In the 1980s, they devised a technique to remove a functioning gene from the mouse’s genetic code and replace it with a flawed counterpart to replicate human disease.

Knockout mice have been used as a model for various cancers, heart disease, diabetes, Parkinson’s, Alzheimer’s and scores of other conditions.

“Methuselah mice,” which enjoy extraordinary longevity for rodents, are helping to find the keys to ageing, while so-called “Frantic mice” are shedding light on the genetic roots of anxiety. Others carry the name of the disease-causing gene, such as the p53 cancer gene.

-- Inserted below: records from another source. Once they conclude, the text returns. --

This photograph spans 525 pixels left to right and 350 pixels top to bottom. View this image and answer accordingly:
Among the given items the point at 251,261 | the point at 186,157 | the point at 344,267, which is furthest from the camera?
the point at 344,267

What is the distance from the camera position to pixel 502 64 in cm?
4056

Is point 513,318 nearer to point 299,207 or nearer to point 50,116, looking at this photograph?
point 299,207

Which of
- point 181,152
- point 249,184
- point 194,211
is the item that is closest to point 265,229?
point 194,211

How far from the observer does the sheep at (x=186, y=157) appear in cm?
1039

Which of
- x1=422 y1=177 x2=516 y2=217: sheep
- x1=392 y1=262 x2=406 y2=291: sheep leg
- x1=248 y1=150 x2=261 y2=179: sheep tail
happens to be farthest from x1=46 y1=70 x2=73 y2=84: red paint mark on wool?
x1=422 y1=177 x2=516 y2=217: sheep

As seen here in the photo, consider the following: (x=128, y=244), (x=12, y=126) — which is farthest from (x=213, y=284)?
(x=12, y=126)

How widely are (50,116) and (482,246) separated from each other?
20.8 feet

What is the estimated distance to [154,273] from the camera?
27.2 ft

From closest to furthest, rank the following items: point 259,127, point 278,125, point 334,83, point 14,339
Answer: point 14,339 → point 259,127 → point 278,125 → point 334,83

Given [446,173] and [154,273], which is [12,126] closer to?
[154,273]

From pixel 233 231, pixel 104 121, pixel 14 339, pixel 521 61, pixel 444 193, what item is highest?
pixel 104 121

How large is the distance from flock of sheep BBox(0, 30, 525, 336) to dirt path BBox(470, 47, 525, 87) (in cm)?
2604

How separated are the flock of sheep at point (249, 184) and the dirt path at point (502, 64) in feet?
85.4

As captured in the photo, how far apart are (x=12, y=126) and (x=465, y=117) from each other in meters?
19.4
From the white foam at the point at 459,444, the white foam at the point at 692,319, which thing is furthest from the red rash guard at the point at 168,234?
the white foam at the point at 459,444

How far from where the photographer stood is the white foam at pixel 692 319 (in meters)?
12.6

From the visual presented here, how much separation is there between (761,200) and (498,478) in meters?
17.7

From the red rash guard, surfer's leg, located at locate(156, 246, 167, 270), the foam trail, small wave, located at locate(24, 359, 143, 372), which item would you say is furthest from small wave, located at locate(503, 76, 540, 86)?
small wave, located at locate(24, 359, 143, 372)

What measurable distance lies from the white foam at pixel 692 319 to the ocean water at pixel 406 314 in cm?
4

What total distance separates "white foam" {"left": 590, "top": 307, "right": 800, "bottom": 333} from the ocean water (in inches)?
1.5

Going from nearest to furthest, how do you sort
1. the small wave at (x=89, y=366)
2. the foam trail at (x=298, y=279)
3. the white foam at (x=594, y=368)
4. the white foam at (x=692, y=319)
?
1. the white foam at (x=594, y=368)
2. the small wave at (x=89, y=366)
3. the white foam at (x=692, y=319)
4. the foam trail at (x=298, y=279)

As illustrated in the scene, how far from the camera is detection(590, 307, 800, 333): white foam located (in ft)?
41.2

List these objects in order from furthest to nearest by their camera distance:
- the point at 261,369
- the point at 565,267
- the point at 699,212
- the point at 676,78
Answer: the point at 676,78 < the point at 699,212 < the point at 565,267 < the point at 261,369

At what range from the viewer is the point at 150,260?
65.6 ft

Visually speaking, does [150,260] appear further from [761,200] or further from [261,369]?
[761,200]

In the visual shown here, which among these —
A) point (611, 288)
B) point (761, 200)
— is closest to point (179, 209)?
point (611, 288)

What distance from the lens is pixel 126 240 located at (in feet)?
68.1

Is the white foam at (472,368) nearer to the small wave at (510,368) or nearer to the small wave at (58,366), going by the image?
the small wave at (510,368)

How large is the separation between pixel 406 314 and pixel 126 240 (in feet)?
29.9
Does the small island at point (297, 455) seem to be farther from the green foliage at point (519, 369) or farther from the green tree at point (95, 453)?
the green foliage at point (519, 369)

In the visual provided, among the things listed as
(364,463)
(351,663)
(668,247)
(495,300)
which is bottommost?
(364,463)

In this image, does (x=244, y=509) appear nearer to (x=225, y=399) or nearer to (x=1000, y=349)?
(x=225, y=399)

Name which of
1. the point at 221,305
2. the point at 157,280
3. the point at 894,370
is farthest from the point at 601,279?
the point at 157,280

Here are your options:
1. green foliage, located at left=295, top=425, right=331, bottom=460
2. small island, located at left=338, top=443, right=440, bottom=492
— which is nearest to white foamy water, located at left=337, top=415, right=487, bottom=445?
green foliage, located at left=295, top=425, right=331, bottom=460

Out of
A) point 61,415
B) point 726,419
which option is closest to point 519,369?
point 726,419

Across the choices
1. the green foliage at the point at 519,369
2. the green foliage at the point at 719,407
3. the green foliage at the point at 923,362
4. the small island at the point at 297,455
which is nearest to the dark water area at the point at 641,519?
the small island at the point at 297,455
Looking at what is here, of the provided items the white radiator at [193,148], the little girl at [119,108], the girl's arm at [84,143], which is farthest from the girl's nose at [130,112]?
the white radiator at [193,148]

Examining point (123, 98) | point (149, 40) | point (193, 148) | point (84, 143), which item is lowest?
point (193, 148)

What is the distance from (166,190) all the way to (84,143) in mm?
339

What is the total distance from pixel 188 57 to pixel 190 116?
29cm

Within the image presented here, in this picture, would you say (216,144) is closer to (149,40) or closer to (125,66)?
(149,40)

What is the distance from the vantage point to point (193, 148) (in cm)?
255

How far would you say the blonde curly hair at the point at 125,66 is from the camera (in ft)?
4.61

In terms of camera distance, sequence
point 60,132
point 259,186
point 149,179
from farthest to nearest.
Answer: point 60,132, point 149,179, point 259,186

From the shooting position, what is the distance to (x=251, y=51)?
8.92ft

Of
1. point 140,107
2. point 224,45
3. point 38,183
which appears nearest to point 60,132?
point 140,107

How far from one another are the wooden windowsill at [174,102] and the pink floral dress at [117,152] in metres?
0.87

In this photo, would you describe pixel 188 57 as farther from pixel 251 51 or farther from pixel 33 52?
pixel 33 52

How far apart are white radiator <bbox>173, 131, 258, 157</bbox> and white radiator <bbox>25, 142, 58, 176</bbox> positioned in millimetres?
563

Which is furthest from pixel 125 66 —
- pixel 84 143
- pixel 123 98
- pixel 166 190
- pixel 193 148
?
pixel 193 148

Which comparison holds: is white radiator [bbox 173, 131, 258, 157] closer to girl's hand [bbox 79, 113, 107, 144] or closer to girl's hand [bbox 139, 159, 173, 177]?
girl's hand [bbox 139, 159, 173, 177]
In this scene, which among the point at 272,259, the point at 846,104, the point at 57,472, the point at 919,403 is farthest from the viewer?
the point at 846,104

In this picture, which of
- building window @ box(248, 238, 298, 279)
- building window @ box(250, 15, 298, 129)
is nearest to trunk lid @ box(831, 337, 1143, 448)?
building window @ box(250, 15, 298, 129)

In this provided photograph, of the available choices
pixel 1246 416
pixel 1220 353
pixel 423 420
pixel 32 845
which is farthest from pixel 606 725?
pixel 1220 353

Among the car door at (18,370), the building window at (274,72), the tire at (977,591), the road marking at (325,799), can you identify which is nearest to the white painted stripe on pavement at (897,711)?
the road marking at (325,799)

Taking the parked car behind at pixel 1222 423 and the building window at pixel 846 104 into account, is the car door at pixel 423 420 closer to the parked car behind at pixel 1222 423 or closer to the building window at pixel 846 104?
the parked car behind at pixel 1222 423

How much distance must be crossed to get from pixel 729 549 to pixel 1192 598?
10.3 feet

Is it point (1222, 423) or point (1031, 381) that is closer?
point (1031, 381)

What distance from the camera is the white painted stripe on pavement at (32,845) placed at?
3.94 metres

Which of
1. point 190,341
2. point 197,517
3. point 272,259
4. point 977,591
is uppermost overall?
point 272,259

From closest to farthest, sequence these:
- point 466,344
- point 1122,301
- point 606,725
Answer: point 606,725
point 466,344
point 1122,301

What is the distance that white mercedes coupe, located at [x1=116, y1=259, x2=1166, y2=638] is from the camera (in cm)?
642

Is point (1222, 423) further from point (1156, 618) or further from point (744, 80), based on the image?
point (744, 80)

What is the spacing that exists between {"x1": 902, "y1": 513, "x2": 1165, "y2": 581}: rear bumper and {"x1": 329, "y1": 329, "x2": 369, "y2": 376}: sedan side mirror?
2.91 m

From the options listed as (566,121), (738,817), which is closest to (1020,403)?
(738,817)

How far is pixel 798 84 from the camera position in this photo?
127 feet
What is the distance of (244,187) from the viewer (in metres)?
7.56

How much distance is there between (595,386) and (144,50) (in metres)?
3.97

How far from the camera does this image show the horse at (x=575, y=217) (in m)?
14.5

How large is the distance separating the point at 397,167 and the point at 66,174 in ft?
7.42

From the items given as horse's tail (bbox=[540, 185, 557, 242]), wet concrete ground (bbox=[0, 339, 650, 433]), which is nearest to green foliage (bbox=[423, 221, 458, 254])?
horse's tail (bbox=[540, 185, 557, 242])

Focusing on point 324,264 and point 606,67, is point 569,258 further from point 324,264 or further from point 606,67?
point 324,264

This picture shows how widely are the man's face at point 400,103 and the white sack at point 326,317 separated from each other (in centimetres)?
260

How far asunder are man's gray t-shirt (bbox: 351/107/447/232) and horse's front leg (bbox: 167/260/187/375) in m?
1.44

The targeting technique is so smart that engineers can choose to manipulate a gene that is a notorious culprit in one disease, or a selection of genes that play a supporting role in a harmful molecular cascade.

“You can knock out one gene and observe what happens, or introduce two or three copies of that gene, to get a more subtle picture of what occurs in the proteins controlled by the gene,” said Nadine Bouby-Bouzidi of France’s National Institute for Medical Research (Inserm), who worked on diabetes with Nobel laureate Oliver Smithies.

So far more than 10,000 mouse genes — roughly half of the genes in the mammalian genome — have been knocked out. “Ongoing international efforts will make ‘knockout mice’ for all genes available within the near future,” the Nobel jury said.

“We are now on the cusp of being able to knockout every gene in the mouse genome,” said Brown, who is part of an international consortium of European, US and Canadian scientists working towards this end.

Knockout mice, while extremely useful, have their limitations as a mirror of what happens among humans, which are more complex creatures.

“But in terms of their fundamental developmental processes — their biochemistry, their physiology — the two organisms are extraordinarily similar,” said Brown.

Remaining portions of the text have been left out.